Verification methodology
How Sentinel Review assesses, labels, and presents conflict events
Confidence levels
● Verified
The event is corroborated by at least two independent sources from different platforms or organisations, and at least one of the following: geolocated footage, official acknowledgment, or matching local press wire.
≥2 independent sources, different platforms
+ geolocation OR official acknowledgment OR wire corroboration
◐ Partial
Multiple sources exist but all are from the same platform, or a single verified-tier source is paired with one corroborating circumstantial signal. The event likely occurred but cannot be fully confirmed.
≥2 sources, same platform
OR tier-1 source + one corroborating signal
○ Unconfirmed
A single source, or multiple sources that trace back to a common origin (e.g. all citing the same Telegram channel). Published for awareness; treat all unconfirmed events with significant caution.
Single source
OR multiple sources with common origin
High-impact hold: Events flagged by the extraction pipeline as involving mass casualties, nuclear or chemical signals, or significant escalatory steps are held in the human review queue regardless of source count. They do not appear on the live map until a human reviewer approves them.
Source trust tiers

Every source in the system is assigned a trust tier by a human editor. Tiers affect how much weight a source's posts receive in confidence scoring — a tier-1 source posting alone can reach partial confidence; a tier-3 source posting alone stays unconfirmed.

Tier 1
High trust
Verified investigative accounts with established geolocation track records, major international wire services (Reuters, AFP, AP), and peer-reviewed OSINT projects with transparent methodology. Examples: @DefMon3, @OSINTtechnical, Reuters Wire.
Tier 2
Medium trust
Established mapping or conflict accounts with a good verification track record but less transparent methodology, regional press with known editorial stances, and community geolocation projects. Require corroboration before reaching verified.
Tier 3
Low trust
Anonymous accounts, state-affiliated media, single-contributor Telegram milblogs, and sources with known track records of amplifying unverified or false information. High volume but low signal. Never sufficient alone for any confidence level above unconfirmed.
Event processing pipeline
1
Ingestion
Posts are collected from curated source feeds (X, Telegram public channels, RSS, wire services) at regular intervals. Every post is stored verbatim in an append-only log and never mutated.
2
Entity extraction
An LLM (Claude) analyzes each post and extracts: event type, location, approximate time, actor (if identifiable), and a brief description. Posts without a discrete conflict event are discarded. Extraction output is structured JSON — the model cannot free-text outside the schema.
3
Deduplication and clustering
Candidate events within 15 km and 2 hours of each other are clustered as potential duplicates. A second LLM pass decides whether two candidates describe the same event or distinct events. Merged candidates inherit all source links.
4
Confidence scoring
Each event is scored using the rules above. Source trust tiers are applied as weights. The confidence label shown on the map is deterministic from the rule set — not a probabilistic output of a model.
5
Human review queue
High-impact events and events with a contradicting source are held for human review before publication. A reviewer can upgrade or downgrade confidence, add notes, or reject the event entirely. The reviewer's decision and notes are published alongside the event.
Content and graphic material

Sentinel Review does not embed media directly. Source links open in a new tab and may contain graphic content including footage of combat, casualties, and infrastructure destruction. Every source link is accompanied by a content warning.

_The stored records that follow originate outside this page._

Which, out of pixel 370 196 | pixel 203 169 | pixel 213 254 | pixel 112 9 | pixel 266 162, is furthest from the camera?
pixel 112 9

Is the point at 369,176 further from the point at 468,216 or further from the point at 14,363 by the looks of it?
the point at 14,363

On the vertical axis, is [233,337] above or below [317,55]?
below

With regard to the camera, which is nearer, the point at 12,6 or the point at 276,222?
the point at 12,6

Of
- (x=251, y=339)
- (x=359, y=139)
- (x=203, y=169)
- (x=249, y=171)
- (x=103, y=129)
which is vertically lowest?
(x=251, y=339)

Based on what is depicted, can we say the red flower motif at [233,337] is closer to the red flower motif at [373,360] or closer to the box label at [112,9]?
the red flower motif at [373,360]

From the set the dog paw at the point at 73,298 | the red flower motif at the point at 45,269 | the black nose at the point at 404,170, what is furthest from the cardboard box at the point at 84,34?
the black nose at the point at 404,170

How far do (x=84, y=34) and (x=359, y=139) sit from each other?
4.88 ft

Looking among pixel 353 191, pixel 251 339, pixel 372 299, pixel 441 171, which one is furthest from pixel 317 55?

Screenshots of source posts are stored in object storage for archival purposes (in case the original is deleted or modified) but are not displayed by default. They are available on the event detail page behind an explicit expand action.

Errors and corrections

Every event page has a “Report this event” link. If you believe an event is incorrectly located, mislabeled, or based on fabricated sources, use that link. Reports go directly to the editorial queue and are reviewed within 24 hours.

Corrections are published openly in the event's change history. Confidence can only go down, not up, once a credible dispute has been filed.